Answer – If an individual participates in a qualified defined benefit plan or other pension plan maintained by his employer or business, the participant’s spouse is generally entitled to a survivor annuity under the plan. Under most of these provisions, if the plan participant dies before the spouse, the plan pays the spouse an annuity (at least) equal to 50 percent or more of the joint annuity paid (or payable) during the participant’s life. This spousal benefit is a right guaranteed under federal law. However, the spouse generally has the option under the plan of waiving the right to the spousal benefit; the result of waiving this benefit is that the participant receives a larger monthly benefit during the participant’s lifetime. Under a technique referred to as pension maximizing, it may be better in a few cases to provide security for the spouse using life insurance on the participant’s life. The spouse can then waive the survivor annuity, and the extra monthly income received during the participant’s lifetime can help to recover, in part or fully, the cost of the life insurance. 

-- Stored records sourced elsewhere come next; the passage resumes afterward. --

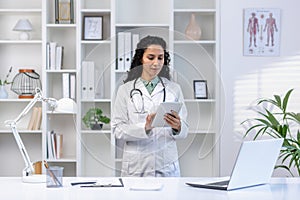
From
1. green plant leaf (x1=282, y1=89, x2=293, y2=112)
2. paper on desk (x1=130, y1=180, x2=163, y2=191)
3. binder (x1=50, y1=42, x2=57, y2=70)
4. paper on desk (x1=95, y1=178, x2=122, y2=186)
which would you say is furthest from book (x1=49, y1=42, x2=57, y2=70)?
paper on desk (x1=130, y1=180, x2=163, y2=191)

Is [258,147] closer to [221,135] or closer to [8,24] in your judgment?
[221,135]

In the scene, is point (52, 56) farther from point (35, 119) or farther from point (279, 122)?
point (279, 122)

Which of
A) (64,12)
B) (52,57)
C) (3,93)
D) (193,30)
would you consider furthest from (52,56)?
(193,30)

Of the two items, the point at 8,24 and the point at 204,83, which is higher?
the point at 8,24

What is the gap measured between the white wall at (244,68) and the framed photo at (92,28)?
1.01m

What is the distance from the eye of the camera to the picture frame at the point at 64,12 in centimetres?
496

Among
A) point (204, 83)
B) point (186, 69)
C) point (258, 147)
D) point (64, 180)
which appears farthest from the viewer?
point (204, 83)

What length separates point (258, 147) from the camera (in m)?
2.50

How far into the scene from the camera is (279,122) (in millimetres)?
4832

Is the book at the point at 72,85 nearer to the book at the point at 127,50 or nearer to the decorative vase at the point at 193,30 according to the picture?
the decorative vase at the point at 193,30

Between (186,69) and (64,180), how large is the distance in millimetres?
989

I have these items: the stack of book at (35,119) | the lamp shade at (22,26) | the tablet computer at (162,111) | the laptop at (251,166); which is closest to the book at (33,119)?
the stack of book at (35,119)

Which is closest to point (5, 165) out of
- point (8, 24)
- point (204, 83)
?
point (8, 24)

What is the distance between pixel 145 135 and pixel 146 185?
15.9 inches
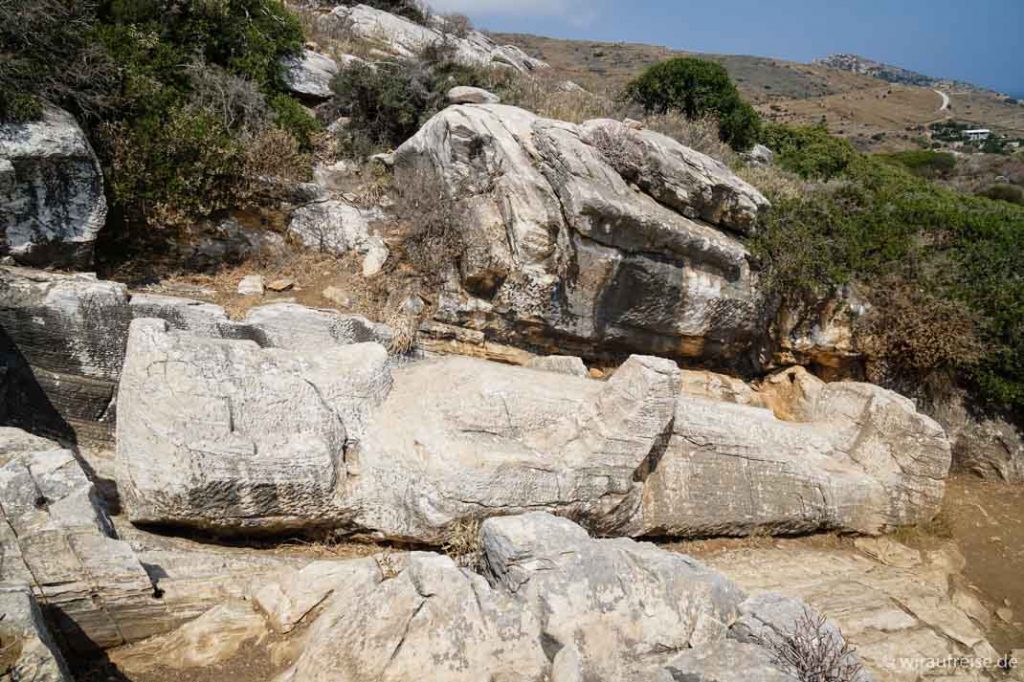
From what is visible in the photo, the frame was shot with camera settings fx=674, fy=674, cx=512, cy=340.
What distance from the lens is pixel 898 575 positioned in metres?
6.92

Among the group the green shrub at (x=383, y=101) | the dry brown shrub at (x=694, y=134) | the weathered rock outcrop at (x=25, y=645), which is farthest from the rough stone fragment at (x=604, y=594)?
the dry brown shrub at (x=694, y=134)

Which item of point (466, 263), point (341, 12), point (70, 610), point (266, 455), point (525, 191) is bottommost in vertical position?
point (70, 610)

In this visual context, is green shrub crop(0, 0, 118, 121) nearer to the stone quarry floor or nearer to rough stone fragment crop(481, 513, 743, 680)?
the stone quarry floor

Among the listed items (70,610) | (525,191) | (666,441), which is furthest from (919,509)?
(70,610)

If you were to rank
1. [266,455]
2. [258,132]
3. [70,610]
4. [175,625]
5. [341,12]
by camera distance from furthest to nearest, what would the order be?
[341,12]
[258,132]
[266,455]
[175,625]
[70,610]

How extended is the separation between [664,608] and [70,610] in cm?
387

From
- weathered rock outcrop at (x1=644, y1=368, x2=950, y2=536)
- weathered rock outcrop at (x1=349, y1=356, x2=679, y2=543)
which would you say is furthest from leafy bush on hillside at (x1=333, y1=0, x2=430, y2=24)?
weathered rock outcrop at (x1=644, y1=368, x2=950, y2=536)

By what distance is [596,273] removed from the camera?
28.0 ft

Question – What is the subtrust concept and does it work?

Answer – Some authorities have suggested that it is possible to avoid federal estate taxation on life insurance proceeds paid as part of a distribution from a qualified retirement plan through a subtrust concept. One variation of this technique works like this:

Step 1: The insured-participant makes an irrevocable beneficiary designation that divests him of the right to change the beneficiary of plan proceeds.

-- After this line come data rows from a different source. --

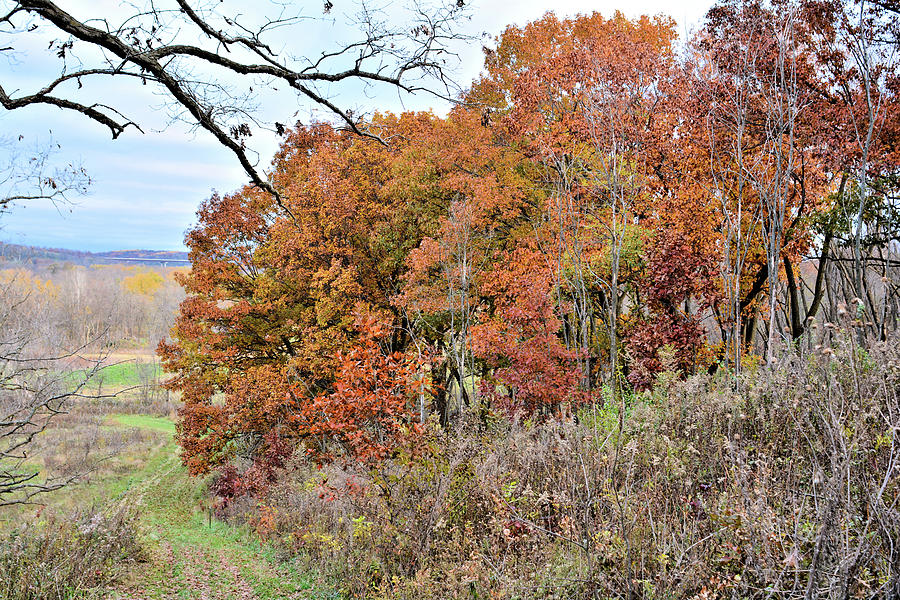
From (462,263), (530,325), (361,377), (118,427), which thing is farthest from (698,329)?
(118,427)

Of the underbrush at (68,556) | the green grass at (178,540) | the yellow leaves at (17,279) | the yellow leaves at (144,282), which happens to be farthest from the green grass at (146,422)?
the yellow leaves at (144,282)

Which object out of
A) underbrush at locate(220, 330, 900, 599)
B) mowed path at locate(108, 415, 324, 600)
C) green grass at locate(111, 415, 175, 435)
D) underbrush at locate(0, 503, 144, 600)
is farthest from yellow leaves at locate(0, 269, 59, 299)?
green grass at locate(111, 415, 175, 435)

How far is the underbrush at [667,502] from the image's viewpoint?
274 centimetres

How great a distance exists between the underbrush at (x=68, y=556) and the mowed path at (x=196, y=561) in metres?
0.38

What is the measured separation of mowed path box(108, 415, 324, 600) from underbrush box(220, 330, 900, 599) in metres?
1.75

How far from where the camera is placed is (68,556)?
8.08 metres

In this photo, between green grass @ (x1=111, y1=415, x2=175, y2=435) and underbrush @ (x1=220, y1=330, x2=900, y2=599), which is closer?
underbrush @ (x1=220, y1=330, x2=900, y2=599)

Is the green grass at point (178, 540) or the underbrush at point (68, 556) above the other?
the underbrush at point (68, 556)

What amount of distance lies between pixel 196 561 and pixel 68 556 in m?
3.79

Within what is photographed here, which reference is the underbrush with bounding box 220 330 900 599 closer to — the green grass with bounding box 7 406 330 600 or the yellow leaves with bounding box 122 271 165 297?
the green grass with bounding box 7 406 330 600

Step 2: The qualified plan is amended to provide that the policy will not be distributed to the insured at retirement. This amendment is made to eliminate an IRS argument that the insured retained a reversionary interest in the policy.

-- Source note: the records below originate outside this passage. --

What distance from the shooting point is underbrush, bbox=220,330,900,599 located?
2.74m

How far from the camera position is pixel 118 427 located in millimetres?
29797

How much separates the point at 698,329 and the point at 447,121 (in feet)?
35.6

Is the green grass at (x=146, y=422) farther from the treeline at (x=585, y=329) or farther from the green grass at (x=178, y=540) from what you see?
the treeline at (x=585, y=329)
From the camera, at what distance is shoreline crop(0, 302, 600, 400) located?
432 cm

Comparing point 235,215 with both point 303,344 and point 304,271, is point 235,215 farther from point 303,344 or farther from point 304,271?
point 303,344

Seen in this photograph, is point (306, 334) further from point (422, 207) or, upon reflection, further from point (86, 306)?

Step 3: The plan is amended to give the insured a right to purchase the policy for its full value at retirement.

Step 4: To insulate an insured who is also a trustee of the plan from an incidents of ownership attack by the IRS, a special trust (subtrust) is created. Policies on the life of the insured-trustee are placed into the subtrust. The insured is given no control over the subtrust and cannot remove its independent trustee.

Will this subtrust concept work? The answer appears to be a resounding NO! In an unpublished Technical Advice Memorandum, the IRS has indicated that a life insurance subtrust may disqualify the pension plan. Though this TAM was not published, the taxpayer to whom it was issued sent a copy of it to Steve Leimberg who published it in his Employee Benefits and Retirement Planning Email Newsletter – Archive Message #385 (September 19, 2006).

Alternative to the subtrust concept – It is possible and sometimes desirable to remove life insurance from a qualified plan. The easiest way is for the trustee to allow the policy to lapse and for new insurance to be purchased outside the plan (preferably by adult beneficiaries or a trust for the intended recipient of the proceeds). A sale by the retirement plan of the policy to the insured or the insured’s irrevocable trust is another possibility where the insured is in ill health, the policy in question is beyond the incontestable period, or for whatever other reason the participant does not want the original policy to lapse (see previous discussion).

Question – Can second-to-die insurance be used inside a qualified pension plan?

Answer – Many authorities seem to believe it should not. In a 1997 bulletin reporting on the American Society of Pension Actuaries Conference that year, the AALU reported that the IRS may question the acceptability of the acquisition by a qualified pension plan of a second to die contract—­presumably on the lives of an employee participant and that person’s spouse. The Bureau of National Affairs (BNA), a private tax reporting service has reported that “Employers considering second-to-die life insurance contracts inside defined benefit or money purchase plans would be well advised to reconsider.”

Question – Can springing value life insurance be safely used in qualified retirement plans?

Answer –Regulations issued in 2005 regarding the value of life insurance contracts in qualified plans generally put an end to the usefulness of springing cash value life insurance contracts in qualified retirement plans. For details, see item 6 previously mentioned, under “What are the Tax Implications?”